In einem nächsten Schritt widmet sich Longstaffe-Gowan der bekannteren Geschichte des Square, das - wie etwa Bloomsbury Square oder Leicester Square - aus der systematischen Bebauung eines Großgrundbesitzes hervorging. Typisch war hierbei, dass die Plätze in der Mitte von rechteckig, quadratisch oder kreisförmig angeordneten Zeilen möglichst gleichförmig gestalteter Häuser primär dazu dienen sollten, dass die anliegenden Wohnungen luftig und hell waren; außerdem sollten sie Aspekte des ländlichen Raums in der Stadt bewahren. Die Plätze waren - in Anlehnung an kontinentaleuropäische Vorbilder - trotzdem oft nicht oder nur kaum bepflanzt, sondern bestanden aus Kies oder Rasenflächen, die allenfalls durch einige Bäume und dekorative Elemente wie Brunnen oder Statuen aufgelockert waren. Sie wurden nun häufiger von höheren Zäunen umgeben, so dass nur die mit einem Schlüssel ausgestatteten Anwohner Zugang hatten. Alle Probleme löste das freilich nicht: Schlüssel ließen sich fälschen und Zäune einreißen oder überwinden, so dass die Institution des Warden bestehen blieb.

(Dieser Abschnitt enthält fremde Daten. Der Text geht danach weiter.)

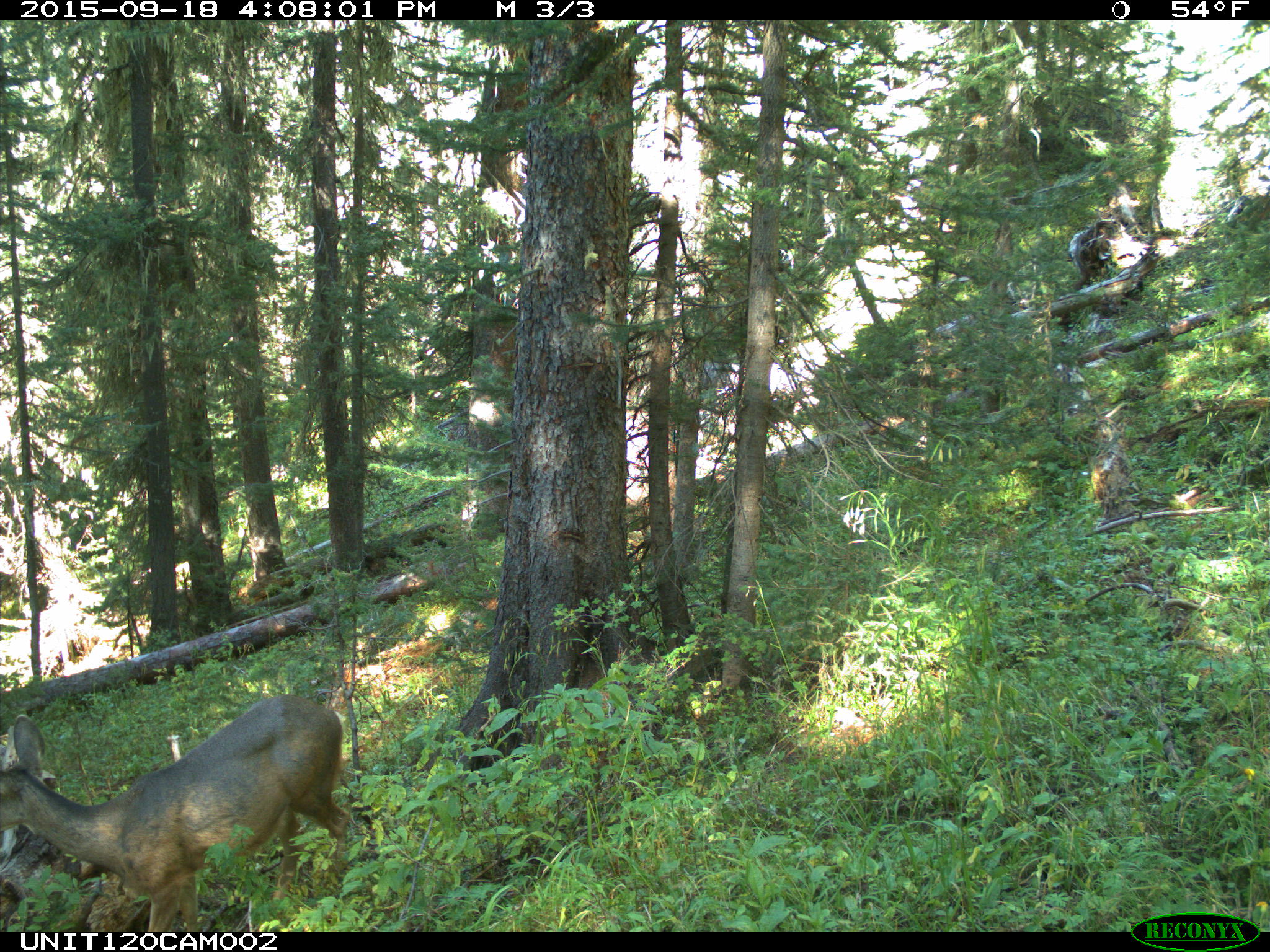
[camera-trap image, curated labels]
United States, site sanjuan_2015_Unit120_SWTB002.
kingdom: Animalia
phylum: Chordata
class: Mammalia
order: Artiodactyla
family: Cervidae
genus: Odocoileus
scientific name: Odocoileus hemionus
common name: mule deer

Im Verlauf des 18. Jahrhunderts veränderte sich die innere Gestaltung der Squares. Brunnen oder Figurenprogramme hatten sich immer als kontrovers und teuer erwiesen; stattdessen wurden die Squares nun mit Büschen und Blumen bepflanzt. Das förderte die Abschottung der Plätze nach außen - und verschob die Ordnungsprobleme. Statt der Räuber auf Moorfields fürchteten die Besitzer der kommunalen Gärten nun Vandalismus, der die schöne Bepflanzung zerstören könnte, heimlichen Sex hinter Bäumen und Büschen und allzu laute Spiele - Aktivitäten, die man durch immer detailliertere Regeln zu unterbinden suchte.
Im 19. Jahrhundert erlebte das Square eine doppelte Krise. Wie alle anderen Teile der Londoner Innenstadt waren auch die Squares von der Welle des Gestanks betroffen. Selbst wenn Platz und Straßen gut unterhalten waren - aus den Mews, den kleinen Straßen für Ställe und Dienstbotenwohnungen, die parallel zu den Squares verliefen, roch es nach dem Kot von Kühen, Schweinen und anderen Haustieren, den Abwässern und Abfällen der Bewohner, eventuell den Abgasen von Gewerbebetrieben. Die Kanalisation brachte zunächst wenig Abhilfe; aus schlecht gebauten und kaum durchspülten Rohren stiegen Fäulnisgase auf, die durch die Abflussrohre von WCs direkt in die Wohnungen geleitet werden konnten. Das Wohnen am Square verlor an Prestige; immer mehr Wohnungen standen leer oder wurden kommerziell genutzt, so dass die Zahl der Nutzer der Gärten zurückging. Beete oder Statuen wurden immer weniger gepflegt - das Reiterstandbild von Georg I. auf dem Leicester Square hatte 1869 seinen Reiter längst abgeworfen und rostete langsam vor sich hin. Der Verlust der Nutzer verschärfte die Kritik an den Zugangsbeschränkungen: schließlich durften die (in der Regel ärmeren) Nachbarn der an Squares gelegenen Häuser diese nicht nutzen, selbst wenn die Gärten den ganzen Tag leer standen. Der Druck, Squares in öffentlichen Besitz zu überführen oder zumindest teilweise für das Publikum zu öffnen nahm zu. Ergebnis war oft die Re-Kommunalisierung, die in Lincoln's Inn Fields gegen Ende des 19. Jahrhunderts erfolgte. Viele private Gärten wurden zumindest für Schulkinder geöffnet.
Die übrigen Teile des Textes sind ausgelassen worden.